In New York, medical treatment guidelines were implemented in 2010 which lowered worker’s compensation costs for employers while limiting adequate treatment available to many workers. According to the ProPublica report, in 1988, the average rate for worker’s compensation insurance in New York was $2.98 per $100 of the worker’s wages. Last year, it was $2.85.
In a report published this month by OSHA entitled “Adding Inequality to Injury: The Costs of Failing to Protect Workers on the Job,” OSHA analyzed the economic burdens that work injuries place on families and the trickle-down effect low worker’s compensation pay out rates have on society. The injuries suffered by many workers affect their entire family structure. In many cases, a worker’s spouse will need to cut back on their own hours of employment in order to care for their disabled family member. In other cases, the non-disabled spouse may take on an extra job or extra hours to support their family. Such long days causes workers to run the risk of fatigue and illness which causes a 61% increase in both work related injuries and motor vehicle accidents. Additionally, because workers cannot sue their employers, they largely rely on paying out of pocket for their medical expenses.
It is also interesting to note the price tags attached to injuries regarding worker’s compensation benefits.
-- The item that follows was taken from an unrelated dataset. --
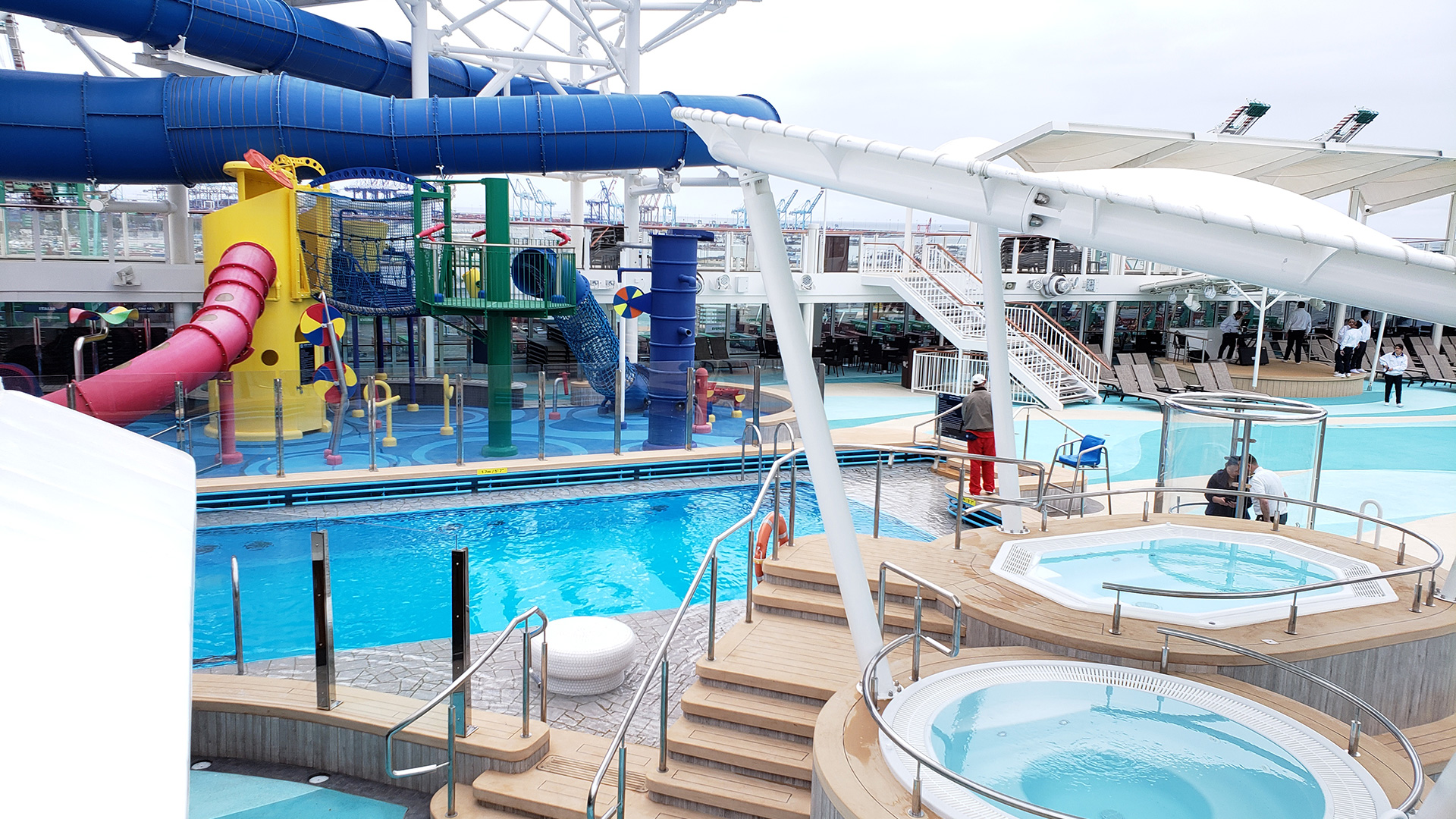 Cruise water park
For example, in New York, the maximum compensation for loss of an arm is $252,299. In many jobs that involve labor, a worker will be unable to return to his previous duty without a limb. In many cases, the worker will have to support a family in addition to paying medical expenses out of the amount provided. Nevertheless, New York’s worker’s compensation benefits are still higher for most body parts than the national average.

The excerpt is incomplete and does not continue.